I think that my comment D2794#53517 better described the problem I am trying to solve.

sys/cddl/contrib/opensolaris/uts/common/fs/zfs/zfs_ioctl.c
1443 ↗	(On Diff #6141)	Yes, I believe that this is safe, because this function is called only from /dev/zfs ioctl handlers and they do not take any vnode locks.

smh requested changes to this revision.Dec 15 2015, 8:03 PM

smh edited edge metadata.

smh added inline comments.

sys/cddl/contrib/opensolaris/uts/common/fs/zfs/zfs_ioctl.c
3033 ↗	(On Diff #6141)	I believe this is wrong and should be unlocked for vfsp != NULL, as vfs_busy drops the lock only on successful completion (return 0). Its also confusing to those unfamiliar with the internals of vfs_busy, so it might be good to add a comment to that effect.

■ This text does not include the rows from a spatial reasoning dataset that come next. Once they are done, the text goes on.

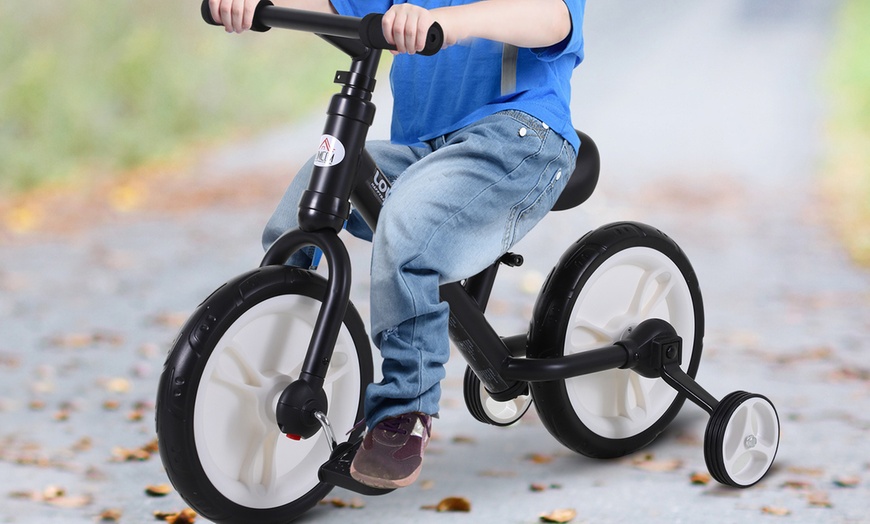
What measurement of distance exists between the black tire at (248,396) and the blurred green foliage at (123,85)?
14.1 ft

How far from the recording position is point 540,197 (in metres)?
2.24

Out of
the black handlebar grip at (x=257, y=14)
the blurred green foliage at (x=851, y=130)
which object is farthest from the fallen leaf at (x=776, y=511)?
the blurred green foliage at (x=851, y=130)

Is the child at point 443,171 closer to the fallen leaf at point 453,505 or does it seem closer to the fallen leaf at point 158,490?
the fallen leaf at point 453,505

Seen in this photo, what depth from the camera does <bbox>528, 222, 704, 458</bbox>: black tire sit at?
2553 millimetres

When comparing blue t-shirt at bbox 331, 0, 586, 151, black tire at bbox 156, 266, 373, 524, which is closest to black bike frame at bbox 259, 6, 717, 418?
black tire at bbox 156, 266, 373, 524

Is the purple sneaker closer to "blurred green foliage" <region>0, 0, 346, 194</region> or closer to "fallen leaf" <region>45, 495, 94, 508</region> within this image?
"fallen leaf" <region>45, 495, 94, 508</region>

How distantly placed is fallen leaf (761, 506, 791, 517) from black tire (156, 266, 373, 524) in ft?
3.10

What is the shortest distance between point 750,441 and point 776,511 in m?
0.20

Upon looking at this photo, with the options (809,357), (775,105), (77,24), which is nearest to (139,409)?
(809,357)

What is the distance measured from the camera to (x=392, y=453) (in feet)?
6.68

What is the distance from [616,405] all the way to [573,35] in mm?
A: 1038

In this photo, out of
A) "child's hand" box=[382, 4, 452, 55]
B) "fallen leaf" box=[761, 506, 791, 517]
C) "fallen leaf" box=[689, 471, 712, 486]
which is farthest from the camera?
"fallen leaf" box=[689, 471, 712, 486]

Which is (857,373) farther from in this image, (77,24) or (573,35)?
(77,24)

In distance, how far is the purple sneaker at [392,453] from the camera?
2.02m
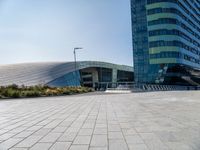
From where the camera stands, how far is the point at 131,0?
66812mm

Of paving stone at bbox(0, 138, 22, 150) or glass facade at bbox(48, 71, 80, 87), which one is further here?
glass facade at bbox(48, 71, 80, 87)

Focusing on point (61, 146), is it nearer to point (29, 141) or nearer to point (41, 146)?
point (41, 146)

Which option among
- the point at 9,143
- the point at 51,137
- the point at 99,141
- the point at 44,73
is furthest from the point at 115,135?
the point at 44,73

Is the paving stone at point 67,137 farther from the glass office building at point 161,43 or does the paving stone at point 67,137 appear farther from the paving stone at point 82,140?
the glass office building at point 161,43

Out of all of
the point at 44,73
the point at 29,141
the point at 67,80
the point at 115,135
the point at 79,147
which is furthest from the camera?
the point at 67,80

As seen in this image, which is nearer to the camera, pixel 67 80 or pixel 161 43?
pixel 67 80

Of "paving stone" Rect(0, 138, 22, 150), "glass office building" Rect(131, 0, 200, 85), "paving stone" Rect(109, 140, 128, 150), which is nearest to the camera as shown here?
"paving stone" Rect(109, 140, 128, 150)

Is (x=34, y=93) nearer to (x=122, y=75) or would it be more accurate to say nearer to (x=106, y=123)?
(x=106, y=123)

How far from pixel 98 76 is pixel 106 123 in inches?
2959

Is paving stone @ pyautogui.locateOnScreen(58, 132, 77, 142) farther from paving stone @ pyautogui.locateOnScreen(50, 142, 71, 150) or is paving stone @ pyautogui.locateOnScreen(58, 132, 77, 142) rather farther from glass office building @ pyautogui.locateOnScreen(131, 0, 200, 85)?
glass office building @ pyautogui.locateOnScreen(131, 0, 200, 85)

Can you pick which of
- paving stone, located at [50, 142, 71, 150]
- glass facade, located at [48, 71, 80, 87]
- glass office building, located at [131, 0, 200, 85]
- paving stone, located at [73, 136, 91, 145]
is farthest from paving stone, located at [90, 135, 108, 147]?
glass office building, located at [131, 0, 200, 85]

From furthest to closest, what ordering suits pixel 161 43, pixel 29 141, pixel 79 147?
pixel 161 43, pixel 29 141, pixel 79 147

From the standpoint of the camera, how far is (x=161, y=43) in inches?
2339

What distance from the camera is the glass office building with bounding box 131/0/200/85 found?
194 feet
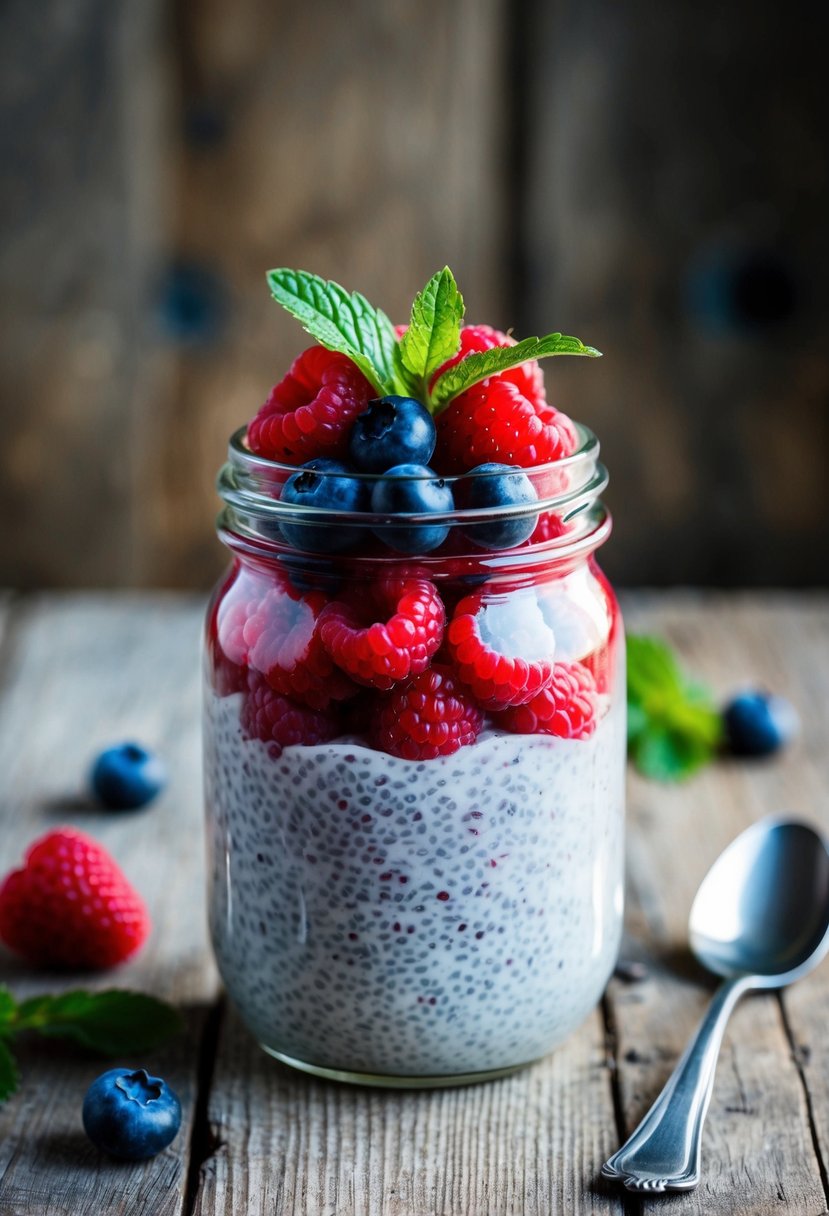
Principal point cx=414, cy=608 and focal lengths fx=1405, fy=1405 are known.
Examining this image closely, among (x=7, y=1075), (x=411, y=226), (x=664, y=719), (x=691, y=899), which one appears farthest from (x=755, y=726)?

This revision now requires changes to proceed.Dec 15 2015, 8:03 PM

kib added inline comments.Dec 16 2015, 7:55 AM

sys/cddl/contrib/opensolaris/uts/common/fs/zfs/zfs_ioctl.c
3033 ↗	(On Diff #6141)	vfsp == NULL indicates that either suitable vfsp was not found on the list, or that vfs_busy() failed. In both cases, list mutex is owned, and the unlock is due.